PS : Jacques TRUPIN et Vincent VIALA étaient les invités de l’émission « DEUX SOUS DE SCENE »sur Radio Libertaire, le Samedi 14 Février 2015 (en podcast sur le site Grille des émissions de Radio libertaire 89.4).
C’est une caisse qui bascule qui tangue sur la cuisse du musicien, on ne voit qu’elle, c’est le corps ivre du bandonéon qui se répand par vagues successives, tel un animal sonore marque son territoire dans la petite salle voûtée du Théâtre de l’ESSAION.
Que peut donc charrier cet instrument apprivoisé depuis si longtemps par les joueurs de tango ? Entre les mains de Jacques TRUPIN, nous comprenons que l’instrument n’est pas prisonnier de ses premiers accords, qu’il est un objet d’inspiration toujours renouvelée.
Jacques TRUPIN et le bandonéon ne font plus qu’un. Impossible de dissocier la main du musicien de son clavier ni d’oublier les mouvements d’éventail végétal du soufflet qui s’ouvre et se rétrécit à volonté.

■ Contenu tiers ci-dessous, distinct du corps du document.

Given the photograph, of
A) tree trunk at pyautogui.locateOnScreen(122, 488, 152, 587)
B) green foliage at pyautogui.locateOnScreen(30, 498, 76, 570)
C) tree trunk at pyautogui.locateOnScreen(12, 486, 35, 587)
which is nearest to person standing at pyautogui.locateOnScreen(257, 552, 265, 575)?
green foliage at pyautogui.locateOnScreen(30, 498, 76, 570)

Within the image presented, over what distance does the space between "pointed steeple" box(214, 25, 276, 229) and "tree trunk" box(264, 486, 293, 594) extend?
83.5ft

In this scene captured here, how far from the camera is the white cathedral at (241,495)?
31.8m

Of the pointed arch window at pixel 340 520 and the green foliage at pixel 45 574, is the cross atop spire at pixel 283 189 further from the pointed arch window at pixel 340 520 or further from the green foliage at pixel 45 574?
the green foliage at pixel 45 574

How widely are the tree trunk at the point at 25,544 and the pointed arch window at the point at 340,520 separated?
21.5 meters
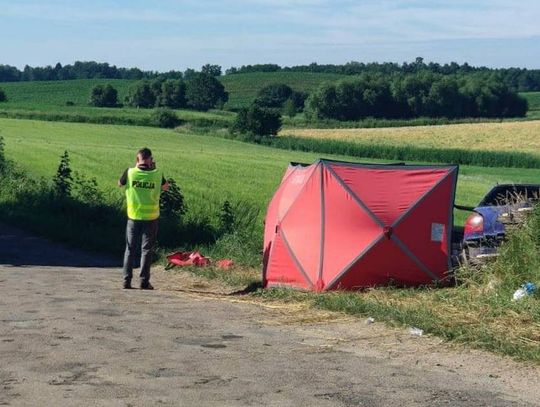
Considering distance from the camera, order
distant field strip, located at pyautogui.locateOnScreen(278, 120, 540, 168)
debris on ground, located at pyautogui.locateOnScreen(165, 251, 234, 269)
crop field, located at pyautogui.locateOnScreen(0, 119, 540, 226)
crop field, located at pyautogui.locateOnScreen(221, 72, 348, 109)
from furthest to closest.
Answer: crop field, located at pyautogui.locateOnScreen(221, 72, 348, 109), distant field strip, located at pyautogui.locateOnScreen(278, 120, 540, 168), crop field, located at pyautogui.locateOnScreen(0, 119, 540, 226), debris on ground, located at pyautogui.locateOnScreen(165, 251, 234, 269)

Si le bandonéon fait penser à un animal, c’est évidemment à un animal sauvage, un félin, une panthère noire, qui sait ? C’est une relation amoureuse qui lie l’homme à cet instrument. Jacques TRUPIN explore sa gorge profonde tel un spectateur impressionné par une cascade géante la descendrait par l’œil jusqu’à ses dernières vomissures.
Chaude et puissante, la musique que crée Jacques TRUPIN est particulièrement pénétrante et sensuelle. Il est accompagné par le pianiste Vincent VIALA. Tous deux récréent une sorte de clairière magique à l’intérieur d’une immense forêt chargée de mystère.
Car elle reste mystérieuse cette musique, elle soupire, ce qu’elle dit semble venir de très loin. Elle forme le rappel d’échos successifs, d’une écume qui refuserait de rentrer au berceau. Il est possible d’imaginer le chant d’Orphée qui entend sonder le cœur d’Eurydice et y revient sans cesse.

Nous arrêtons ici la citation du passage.